Stored data
◇ ◇ ◇ ◇ ◇ ◇ ◇

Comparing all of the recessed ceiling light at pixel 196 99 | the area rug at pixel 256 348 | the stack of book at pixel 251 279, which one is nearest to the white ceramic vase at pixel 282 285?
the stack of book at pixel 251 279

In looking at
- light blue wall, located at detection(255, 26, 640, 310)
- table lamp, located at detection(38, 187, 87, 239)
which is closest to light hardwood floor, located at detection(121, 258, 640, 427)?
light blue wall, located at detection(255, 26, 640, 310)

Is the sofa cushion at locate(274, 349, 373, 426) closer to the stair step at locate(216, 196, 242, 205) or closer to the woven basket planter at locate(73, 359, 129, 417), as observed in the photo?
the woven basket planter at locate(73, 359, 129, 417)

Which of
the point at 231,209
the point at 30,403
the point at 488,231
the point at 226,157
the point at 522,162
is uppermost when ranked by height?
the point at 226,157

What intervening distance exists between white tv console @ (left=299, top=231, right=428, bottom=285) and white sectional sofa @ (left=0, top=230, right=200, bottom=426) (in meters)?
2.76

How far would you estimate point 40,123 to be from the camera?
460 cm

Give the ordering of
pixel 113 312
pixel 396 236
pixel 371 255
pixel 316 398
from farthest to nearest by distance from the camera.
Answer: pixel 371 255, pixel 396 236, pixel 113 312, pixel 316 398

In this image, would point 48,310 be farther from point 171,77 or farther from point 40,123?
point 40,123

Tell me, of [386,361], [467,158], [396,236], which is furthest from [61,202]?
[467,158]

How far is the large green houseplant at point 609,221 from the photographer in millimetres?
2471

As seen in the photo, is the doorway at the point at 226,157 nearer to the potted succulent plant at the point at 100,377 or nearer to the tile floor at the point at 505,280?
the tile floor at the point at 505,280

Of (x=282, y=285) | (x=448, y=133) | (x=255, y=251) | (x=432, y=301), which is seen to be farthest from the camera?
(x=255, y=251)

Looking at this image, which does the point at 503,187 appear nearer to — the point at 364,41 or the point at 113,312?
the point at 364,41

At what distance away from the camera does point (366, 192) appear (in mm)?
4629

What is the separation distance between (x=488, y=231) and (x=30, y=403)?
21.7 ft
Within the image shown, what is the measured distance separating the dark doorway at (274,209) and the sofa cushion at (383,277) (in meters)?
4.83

◇ ◇ ◇ ◇ ◇ ◇ ◇

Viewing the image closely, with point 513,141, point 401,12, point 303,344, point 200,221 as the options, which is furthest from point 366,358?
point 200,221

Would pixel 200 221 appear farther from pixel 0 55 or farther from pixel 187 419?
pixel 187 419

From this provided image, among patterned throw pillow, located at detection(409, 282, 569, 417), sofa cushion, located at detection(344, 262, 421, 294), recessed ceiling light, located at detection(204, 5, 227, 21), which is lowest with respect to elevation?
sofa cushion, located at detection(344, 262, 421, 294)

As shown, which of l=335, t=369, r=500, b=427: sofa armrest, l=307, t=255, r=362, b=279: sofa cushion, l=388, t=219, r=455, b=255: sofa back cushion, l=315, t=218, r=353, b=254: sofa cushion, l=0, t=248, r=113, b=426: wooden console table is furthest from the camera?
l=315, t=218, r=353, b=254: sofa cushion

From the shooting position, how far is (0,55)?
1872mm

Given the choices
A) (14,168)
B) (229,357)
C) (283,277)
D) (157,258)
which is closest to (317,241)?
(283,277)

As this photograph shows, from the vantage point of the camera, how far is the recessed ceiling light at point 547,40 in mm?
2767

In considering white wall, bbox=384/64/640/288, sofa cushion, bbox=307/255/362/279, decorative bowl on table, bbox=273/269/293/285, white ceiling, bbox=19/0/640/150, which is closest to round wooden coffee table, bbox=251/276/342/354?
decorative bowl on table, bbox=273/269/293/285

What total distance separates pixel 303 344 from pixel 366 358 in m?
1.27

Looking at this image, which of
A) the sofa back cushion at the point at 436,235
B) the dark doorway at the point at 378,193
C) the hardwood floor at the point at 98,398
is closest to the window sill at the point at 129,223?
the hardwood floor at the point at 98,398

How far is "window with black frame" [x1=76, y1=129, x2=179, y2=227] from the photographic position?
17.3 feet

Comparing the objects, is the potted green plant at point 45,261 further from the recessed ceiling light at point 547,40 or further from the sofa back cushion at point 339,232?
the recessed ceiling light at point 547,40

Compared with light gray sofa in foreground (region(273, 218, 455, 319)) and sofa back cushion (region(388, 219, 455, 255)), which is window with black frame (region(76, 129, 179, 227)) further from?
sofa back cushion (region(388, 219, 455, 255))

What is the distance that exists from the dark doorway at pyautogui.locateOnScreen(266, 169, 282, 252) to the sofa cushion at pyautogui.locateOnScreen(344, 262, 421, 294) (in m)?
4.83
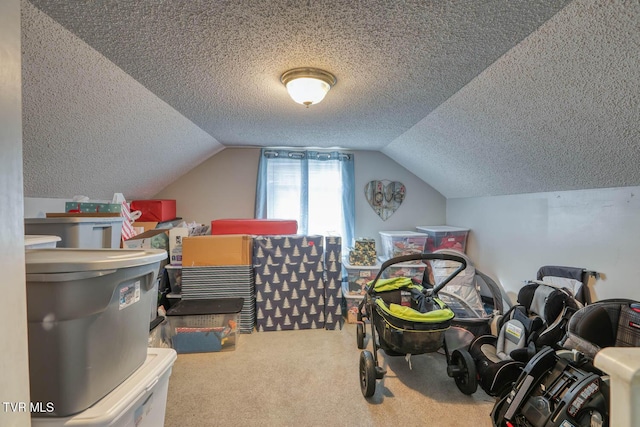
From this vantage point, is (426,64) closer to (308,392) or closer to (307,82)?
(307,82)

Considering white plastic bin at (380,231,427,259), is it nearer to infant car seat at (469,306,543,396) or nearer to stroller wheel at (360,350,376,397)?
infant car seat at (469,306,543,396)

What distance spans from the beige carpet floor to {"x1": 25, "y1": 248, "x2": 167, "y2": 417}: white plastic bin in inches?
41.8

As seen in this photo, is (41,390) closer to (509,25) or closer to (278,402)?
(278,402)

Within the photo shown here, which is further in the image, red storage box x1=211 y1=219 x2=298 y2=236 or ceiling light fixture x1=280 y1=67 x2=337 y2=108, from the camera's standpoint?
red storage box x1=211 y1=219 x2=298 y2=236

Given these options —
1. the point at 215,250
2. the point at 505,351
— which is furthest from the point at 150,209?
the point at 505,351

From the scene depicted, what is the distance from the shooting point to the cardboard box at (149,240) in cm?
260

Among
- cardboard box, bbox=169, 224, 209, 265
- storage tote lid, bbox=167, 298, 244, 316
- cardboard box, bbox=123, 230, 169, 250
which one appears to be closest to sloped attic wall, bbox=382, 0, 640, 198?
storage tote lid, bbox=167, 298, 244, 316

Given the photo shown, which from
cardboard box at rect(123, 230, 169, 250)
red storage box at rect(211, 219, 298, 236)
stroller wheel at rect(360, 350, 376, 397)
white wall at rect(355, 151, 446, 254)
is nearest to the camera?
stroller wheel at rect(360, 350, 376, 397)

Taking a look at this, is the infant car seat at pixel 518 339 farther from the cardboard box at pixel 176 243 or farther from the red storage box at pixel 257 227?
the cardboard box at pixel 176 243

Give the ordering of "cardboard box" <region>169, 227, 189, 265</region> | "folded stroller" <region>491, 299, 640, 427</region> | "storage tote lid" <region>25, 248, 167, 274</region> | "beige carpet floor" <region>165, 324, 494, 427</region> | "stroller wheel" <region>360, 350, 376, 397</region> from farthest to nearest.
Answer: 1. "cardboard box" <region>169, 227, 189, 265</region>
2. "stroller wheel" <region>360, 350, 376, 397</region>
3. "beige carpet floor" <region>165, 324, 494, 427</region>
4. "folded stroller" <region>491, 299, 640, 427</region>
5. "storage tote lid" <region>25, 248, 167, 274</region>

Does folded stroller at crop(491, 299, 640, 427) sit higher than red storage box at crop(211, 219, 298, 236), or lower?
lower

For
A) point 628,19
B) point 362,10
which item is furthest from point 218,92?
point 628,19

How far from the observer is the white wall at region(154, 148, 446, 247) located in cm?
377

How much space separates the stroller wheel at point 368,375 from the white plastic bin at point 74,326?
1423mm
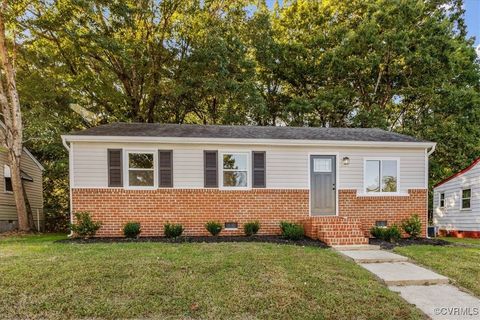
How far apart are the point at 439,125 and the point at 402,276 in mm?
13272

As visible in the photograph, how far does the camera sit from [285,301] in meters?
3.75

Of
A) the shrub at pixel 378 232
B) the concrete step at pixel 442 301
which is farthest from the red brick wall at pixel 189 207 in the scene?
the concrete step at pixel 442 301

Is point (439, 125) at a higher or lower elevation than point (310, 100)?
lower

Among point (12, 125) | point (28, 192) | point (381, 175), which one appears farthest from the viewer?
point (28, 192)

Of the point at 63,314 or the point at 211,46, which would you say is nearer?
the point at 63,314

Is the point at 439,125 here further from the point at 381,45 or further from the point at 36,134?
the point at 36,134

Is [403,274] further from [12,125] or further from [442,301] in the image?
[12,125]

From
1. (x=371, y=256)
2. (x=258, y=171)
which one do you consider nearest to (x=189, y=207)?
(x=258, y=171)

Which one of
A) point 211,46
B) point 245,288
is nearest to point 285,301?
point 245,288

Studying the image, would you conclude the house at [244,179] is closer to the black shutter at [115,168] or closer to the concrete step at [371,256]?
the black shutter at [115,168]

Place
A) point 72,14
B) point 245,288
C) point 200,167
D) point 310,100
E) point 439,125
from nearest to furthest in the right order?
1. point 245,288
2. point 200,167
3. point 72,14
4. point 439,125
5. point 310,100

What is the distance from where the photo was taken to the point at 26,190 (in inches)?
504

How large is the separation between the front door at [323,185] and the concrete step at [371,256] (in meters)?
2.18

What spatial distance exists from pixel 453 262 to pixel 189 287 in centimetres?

◇ ◇ ◇ ◇ ◇ ◇ ◇

EXERCISE OBJECTIVE: Locate every line in the data above that contains the word "camera" and copy each of those lines out.

OUTPUT:
How far would you estimate point 40,123 to be from the camera?
from farthest to nearest by distance from the camera.
Of (x=282, y=285) | (x=448, y=133) | (x=255, y=251) | (x=432, y=301), which is seen to be farthest from the camera?
At what distance away from the camera does point (366, 192) appear (in mm)?
As shown, which of l=335, t=369, r=500, b=427: sofa armrest, l=307, t=255, r=362, b=279: sofa cushion, l=388, t=219, r=455, b=255: sofa back cushion, l=315, t=218, r=353, b=254: sofa cushion, l=0, t=248, r=113, b=426: wooden console table is furthest from the camera?
As this photograph shows, from the vantage point of the camera, how far is the recessed ceiling light at point 547,40 in mm?
Within the photo shown here, which is further in the image, red storage box x1=211 y1=219 x2=298 y2=236 or ceiling light fixture x1=280 y1=67 x2=337 y2=108, from the camera's standpoint?
is nearest to the camera?
As visible in the photograph, how far does the camera sit from [285,301] in meters?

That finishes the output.